Your thyroid gland, which is situated in the lower front part of your neck, produces hormones that play a role in a variety of functions throughout the body, and impact many other hormones outside the thyroid. The two main states of dysfunction seen in thyroid conditions are called hyperthyroidism (too much hormone) and hypothyroidism (too little), and can be induced by a number of different individual thyroid disorders. There are many conditions involving this gland, each of which presents a unique pathology and characteristic clinical picture, usually seen when lab values for these hormones fall outside their normal ranges.
Of the several “thyroid hormones” produced by this gland, there are two that are clinically relevant. One is called thyroxine, also known as T4, while the other is named triiodothyronine, commonly referred to as T3. They are both heavily involved in energy management and a variety of biochemical and metabolic reactions and functions throughout the body. While T4 is more abundant in the bloodstream, it is T3 (which is derived from the conversion of T4 in the kidneys and liver) that possesses the most potency and is thus responsible for most metabolic activity. In the event that a patient requires supplementation because of low hormone levels, both forms are available therapeutically, and an endocrinologist will be able to explain which is needed and why.

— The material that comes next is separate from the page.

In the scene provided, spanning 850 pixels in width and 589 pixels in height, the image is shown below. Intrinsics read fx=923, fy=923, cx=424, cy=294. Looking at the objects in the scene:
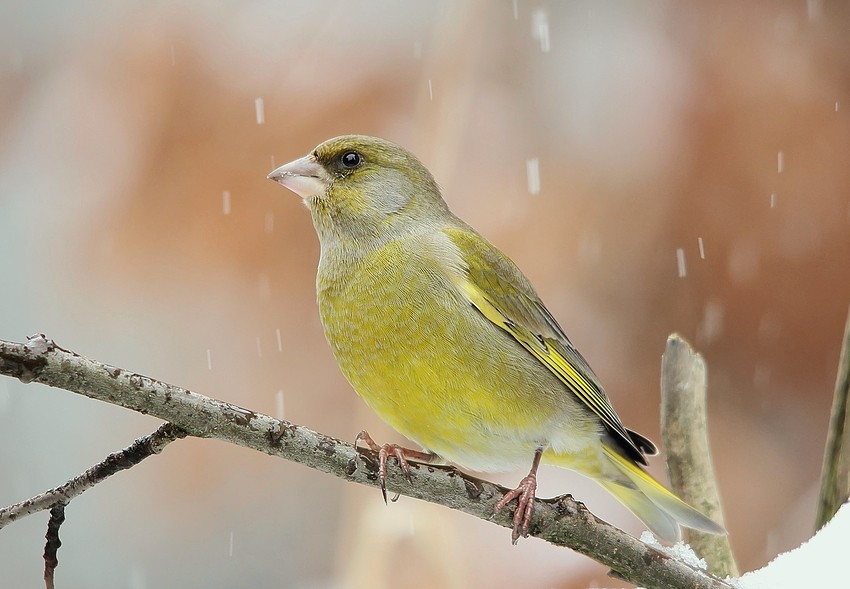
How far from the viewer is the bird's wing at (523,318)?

The normal lab range of total T4 in adults is approximately 5-14 micrograms per deciliter (mcg/dL), while free (not bound to proteins) T4 is considered normal between 0.8–2.0 nanograms per deciliter (ng/dL). Total T3 should be between 80-200 ng/dL, and free T3 should remain within a range of 2.3–4.2 picograms per deciliter (pg/dL). However, optimal levels of any hormone are often debated and may differ from country to country, doctor to doctor, or institutionally.
Total T4 and T3 indicate the total amounts of these hormones produced by the thyroid gland, whereas free or “unbound” T4 and T3 measure the amounts of hormones that are bioactive, or actually available to your cells and tissues (typically less than 1% compared to the total produced). Looking at the free hormones usually gives a better clinical picture to the doctor, and is generally more helpful for diagnostic and treatment purposes.
TSH, also known as thyrotropin, is actually not a thyroid hormone; rather, it’s a pituitary hormone that stimulates the production of thyroid hormones. High levels of TSH may indicate that the body is hypothyroid, though there are other reasons for elevations, such as a primary pituitary tumor. The traditional reference range for TSH has been between 0.5 and 6.0 milli-international units per liter (mIU/L), although many endocrinologists now recommend that it remain between 0.3 and 3.0 mIU/L. However, if the upper portion of the normal range were lowered to just 3.0, approximately 20% of the population would be considered hypothyroid, instead of about 5% now. TSH levels outside the normal range may be associated with a number of disease states.
T2 and T1 are thought to play minor roles in the thyroid and rest of the body, primarily serving as precursors to and byproducts of T4/T3 formation. They may be more involved in thyroid function, but as far as we can tell right now, they have little impact beyond that noted. Calcitonin is a thyroid hormone that, along with parathyroid hormone (PTH), regulates calcium, and it is another measure that can be too low with hypothyroidism.
T2 and T1 aren’t measured because they have no demonstrated clinical value. Calcitonin is sometimes measured as part of an “extended thyroid panel”, when trying to settle on a definitive diagnosis where none is clear, especially in the cases of some suspected endocrine tumors. Values for the latter are considered normal below 10 pg/mL in men and 5 pg/mL in women. Unlike the standard medical treatments for hypothyroidism, desiccated thyroid supplements often contain T1, T2, T3, T4 and calcitonin.